#### What you should do
Some lines below hold "right". Pick them out and copy them.

Start of Material to process

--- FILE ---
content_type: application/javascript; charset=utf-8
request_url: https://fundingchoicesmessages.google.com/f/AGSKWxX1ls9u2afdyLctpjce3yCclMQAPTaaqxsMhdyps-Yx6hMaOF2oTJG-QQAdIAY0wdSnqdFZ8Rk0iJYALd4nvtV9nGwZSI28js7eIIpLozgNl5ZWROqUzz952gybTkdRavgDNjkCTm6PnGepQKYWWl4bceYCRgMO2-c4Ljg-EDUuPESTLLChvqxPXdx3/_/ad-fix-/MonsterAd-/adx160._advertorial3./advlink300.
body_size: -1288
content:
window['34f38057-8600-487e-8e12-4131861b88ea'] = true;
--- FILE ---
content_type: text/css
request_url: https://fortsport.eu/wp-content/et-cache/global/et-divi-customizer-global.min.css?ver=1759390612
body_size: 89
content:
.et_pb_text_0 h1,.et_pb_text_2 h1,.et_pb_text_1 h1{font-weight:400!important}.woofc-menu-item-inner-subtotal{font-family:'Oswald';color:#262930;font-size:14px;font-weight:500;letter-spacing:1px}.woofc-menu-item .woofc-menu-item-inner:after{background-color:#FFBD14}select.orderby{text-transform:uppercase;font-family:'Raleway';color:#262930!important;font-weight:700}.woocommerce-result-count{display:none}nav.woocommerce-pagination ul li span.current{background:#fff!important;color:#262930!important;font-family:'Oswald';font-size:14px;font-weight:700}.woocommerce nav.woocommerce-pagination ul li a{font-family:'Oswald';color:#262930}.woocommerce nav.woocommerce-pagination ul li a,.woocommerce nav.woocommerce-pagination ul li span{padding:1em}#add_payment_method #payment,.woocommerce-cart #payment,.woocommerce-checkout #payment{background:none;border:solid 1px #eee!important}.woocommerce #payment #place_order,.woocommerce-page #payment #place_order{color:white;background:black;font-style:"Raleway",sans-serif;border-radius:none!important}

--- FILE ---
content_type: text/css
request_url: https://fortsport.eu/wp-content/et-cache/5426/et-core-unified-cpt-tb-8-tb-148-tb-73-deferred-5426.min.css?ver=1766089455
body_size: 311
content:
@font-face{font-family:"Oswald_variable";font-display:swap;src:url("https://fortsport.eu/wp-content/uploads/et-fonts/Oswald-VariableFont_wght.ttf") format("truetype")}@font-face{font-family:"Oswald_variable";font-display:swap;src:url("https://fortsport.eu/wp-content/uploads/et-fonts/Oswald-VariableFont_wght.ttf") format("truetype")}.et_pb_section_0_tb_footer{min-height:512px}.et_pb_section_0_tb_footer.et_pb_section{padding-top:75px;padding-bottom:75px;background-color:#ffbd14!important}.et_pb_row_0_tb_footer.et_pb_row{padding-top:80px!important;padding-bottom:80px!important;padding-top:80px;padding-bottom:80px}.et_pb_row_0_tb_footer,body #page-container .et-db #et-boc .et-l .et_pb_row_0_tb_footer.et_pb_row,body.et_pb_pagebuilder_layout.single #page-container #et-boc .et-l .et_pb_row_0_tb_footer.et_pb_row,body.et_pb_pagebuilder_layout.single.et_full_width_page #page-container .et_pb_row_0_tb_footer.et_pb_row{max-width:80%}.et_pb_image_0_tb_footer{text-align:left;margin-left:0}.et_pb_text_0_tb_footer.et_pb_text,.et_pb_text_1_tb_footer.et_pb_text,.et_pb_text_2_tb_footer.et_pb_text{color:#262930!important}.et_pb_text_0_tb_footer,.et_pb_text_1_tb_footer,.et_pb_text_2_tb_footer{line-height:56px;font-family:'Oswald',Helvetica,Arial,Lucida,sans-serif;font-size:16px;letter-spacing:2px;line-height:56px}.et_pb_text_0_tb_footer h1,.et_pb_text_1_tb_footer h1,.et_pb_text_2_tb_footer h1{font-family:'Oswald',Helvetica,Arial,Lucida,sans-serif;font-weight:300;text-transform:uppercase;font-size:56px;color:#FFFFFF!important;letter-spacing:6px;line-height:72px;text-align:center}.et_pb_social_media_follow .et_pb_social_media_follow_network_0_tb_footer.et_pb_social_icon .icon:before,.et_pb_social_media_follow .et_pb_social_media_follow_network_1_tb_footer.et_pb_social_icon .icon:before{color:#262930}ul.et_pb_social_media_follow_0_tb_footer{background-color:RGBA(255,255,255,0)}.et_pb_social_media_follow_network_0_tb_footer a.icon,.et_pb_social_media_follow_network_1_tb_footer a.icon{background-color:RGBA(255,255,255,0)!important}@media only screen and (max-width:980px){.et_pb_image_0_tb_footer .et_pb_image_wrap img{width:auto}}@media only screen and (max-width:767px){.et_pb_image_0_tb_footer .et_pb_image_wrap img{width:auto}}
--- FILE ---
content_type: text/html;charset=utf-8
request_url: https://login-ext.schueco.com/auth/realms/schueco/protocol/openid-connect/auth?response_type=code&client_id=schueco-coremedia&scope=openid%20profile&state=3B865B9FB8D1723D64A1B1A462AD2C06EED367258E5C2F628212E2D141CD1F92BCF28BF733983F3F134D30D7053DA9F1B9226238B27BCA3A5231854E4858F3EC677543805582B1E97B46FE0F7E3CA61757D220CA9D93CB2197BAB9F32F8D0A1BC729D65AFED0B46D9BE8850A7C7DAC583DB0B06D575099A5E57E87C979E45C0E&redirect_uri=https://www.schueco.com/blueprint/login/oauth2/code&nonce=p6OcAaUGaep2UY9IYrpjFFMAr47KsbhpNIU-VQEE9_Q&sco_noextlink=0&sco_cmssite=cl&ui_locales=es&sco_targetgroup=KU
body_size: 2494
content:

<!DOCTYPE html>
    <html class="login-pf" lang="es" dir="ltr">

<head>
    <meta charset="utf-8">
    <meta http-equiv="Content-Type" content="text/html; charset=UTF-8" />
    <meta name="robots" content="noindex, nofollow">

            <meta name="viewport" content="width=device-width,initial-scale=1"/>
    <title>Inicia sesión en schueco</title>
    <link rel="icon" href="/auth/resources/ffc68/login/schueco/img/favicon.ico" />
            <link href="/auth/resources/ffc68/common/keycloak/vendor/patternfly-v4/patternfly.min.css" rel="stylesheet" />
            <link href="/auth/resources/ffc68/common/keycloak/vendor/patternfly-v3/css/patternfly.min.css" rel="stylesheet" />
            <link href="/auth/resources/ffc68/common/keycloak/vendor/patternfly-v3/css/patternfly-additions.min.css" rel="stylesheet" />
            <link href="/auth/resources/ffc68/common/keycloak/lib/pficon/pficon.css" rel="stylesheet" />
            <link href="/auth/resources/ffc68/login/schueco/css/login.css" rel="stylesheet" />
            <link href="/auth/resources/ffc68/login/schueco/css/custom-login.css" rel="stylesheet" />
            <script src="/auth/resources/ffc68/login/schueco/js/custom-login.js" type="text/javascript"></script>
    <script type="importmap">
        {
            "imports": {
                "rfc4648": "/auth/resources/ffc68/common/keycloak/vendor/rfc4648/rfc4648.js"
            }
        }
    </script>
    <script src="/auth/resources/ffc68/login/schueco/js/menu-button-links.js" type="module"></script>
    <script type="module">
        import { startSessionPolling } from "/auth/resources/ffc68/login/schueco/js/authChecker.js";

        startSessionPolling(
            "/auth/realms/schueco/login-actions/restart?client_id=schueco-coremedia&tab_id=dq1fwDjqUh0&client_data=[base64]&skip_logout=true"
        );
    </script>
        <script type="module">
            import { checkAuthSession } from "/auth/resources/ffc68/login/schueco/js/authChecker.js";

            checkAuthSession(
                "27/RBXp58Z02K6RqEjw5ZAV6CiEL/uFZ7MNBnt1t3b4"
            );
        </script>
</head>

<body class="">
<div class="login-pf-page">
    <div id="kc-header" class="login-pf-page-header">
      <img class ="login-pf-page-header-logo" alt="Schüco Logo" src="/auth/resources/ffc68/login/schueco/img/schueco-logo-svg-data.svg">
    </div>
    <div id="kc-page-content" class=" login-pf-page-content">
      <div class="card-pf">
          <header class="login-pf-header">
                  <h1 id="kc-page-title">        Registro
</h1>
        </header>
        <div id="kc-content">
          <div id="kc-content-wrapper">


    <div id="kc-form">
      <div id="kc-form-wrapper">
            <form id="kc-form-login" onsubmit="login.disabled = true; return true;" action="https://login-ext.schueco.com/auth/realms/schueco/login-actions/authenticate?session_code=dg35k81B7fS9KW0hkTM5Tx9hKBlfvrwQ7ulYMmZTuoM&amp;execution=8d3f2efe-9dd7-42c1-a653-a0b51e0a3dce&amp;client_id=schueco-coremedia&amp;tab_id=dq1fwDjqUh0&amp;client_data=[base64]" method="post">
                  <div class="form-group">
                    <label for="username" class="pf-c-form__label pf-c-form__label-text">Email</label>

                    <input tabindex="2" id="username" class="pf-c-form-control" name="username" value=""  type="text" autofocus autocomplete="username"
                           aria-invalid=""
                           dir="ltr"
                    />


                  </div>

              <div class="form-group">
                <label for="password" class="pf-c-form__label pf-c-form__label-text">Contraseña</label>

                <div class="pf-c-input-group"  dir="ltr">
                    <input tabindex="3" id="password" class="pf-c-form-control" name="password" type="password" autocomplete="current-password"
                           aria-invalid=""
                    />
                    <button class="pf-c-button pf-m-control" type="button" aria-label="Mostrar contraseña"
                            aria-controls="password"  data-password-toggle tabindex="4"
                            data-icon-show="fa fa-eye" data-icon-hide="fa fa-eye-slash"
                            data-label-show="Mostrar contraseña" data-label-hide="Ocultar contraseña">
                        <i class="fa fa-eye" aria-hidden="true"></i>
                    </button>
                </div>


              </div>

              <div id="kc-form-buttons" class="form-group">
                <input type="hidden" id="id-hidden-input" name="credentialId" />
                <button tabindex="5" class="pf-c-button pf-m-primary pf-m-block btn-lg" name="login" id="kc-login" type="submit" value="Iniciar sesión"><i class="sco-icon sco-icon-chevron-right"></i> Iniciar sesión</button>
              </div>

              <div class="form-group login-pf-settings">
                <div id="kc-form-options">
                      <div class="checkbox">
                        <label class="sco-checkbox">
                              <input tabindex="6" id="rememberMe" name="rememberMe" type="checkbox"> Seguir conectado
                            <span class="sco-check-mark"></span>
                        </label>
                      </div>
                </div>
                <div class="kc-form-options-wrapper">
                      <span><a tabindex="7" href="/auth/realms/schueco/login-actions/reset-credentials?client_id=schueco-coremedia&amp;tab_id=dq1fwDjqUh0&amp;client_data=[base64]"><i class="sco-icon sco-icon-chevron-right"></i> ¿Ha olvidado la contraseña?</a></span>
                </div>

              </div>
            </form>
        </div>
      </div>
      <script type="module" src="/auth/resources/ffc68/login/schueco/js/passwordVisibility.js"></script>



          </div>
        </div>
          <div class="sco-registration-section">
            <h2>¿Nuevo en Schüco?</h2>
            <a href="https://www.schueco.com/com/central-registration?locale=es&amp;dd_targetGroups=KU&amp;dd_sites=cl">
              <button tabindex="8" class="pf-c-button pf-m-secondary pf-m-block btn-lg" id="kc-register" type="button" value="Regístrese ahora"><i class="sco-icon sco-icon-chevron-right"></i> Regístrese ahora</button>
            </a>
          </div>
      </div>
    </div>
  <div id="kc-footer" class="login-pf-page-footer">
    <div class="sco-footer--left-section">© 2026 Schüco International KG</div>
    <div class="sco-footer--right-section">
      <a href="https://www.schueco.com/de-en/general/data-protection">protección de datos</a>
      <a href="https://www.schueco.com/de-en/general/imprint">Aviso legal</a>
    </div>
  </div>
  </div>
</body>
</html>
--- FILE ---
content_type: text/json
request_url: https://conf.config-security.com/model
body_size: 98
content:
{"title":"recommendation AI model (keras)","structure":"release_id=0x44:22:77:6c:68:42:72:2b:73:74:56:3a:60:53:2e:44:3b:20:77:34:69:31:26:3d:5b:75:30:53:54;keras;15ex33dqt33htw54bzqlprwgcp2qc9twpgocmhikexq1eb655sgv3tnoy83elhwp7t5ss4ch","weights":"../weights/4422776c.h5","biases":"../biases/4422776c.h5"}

End of Material to process

#### Problem solution
                <button tabindex="5" class="pf-c-button pf-m-primary pf-m-block btn-lg" name="login" id="kc-login" type="submit" value="Iniciar sesión"><i class="sco-icon sco-icon-chevron-right"></i> Iniciar sesión</button>
                      <span><a tabindex="7" href="/auth/realms/schueco/login-actions/reset-credentials?client_id=schueco-coremedia&amp;tab_id=dq1fwDjqUh0&amp;client_data=[base64]"><i class="sco-icon sco-icon-chevron-right"></i> ¿Ha olvidado la contraseña?</a></span>
              <button tabindex="8" class="pf-c-button pf-m-secondary pf-m-block btn-lg" id="kc-register" type="button" value="Regístrese ahora"><i class="sco-icon sco-icon-chevron-right"></i> Regístrese ahora</button>
    <div class="sco-footer--right-section">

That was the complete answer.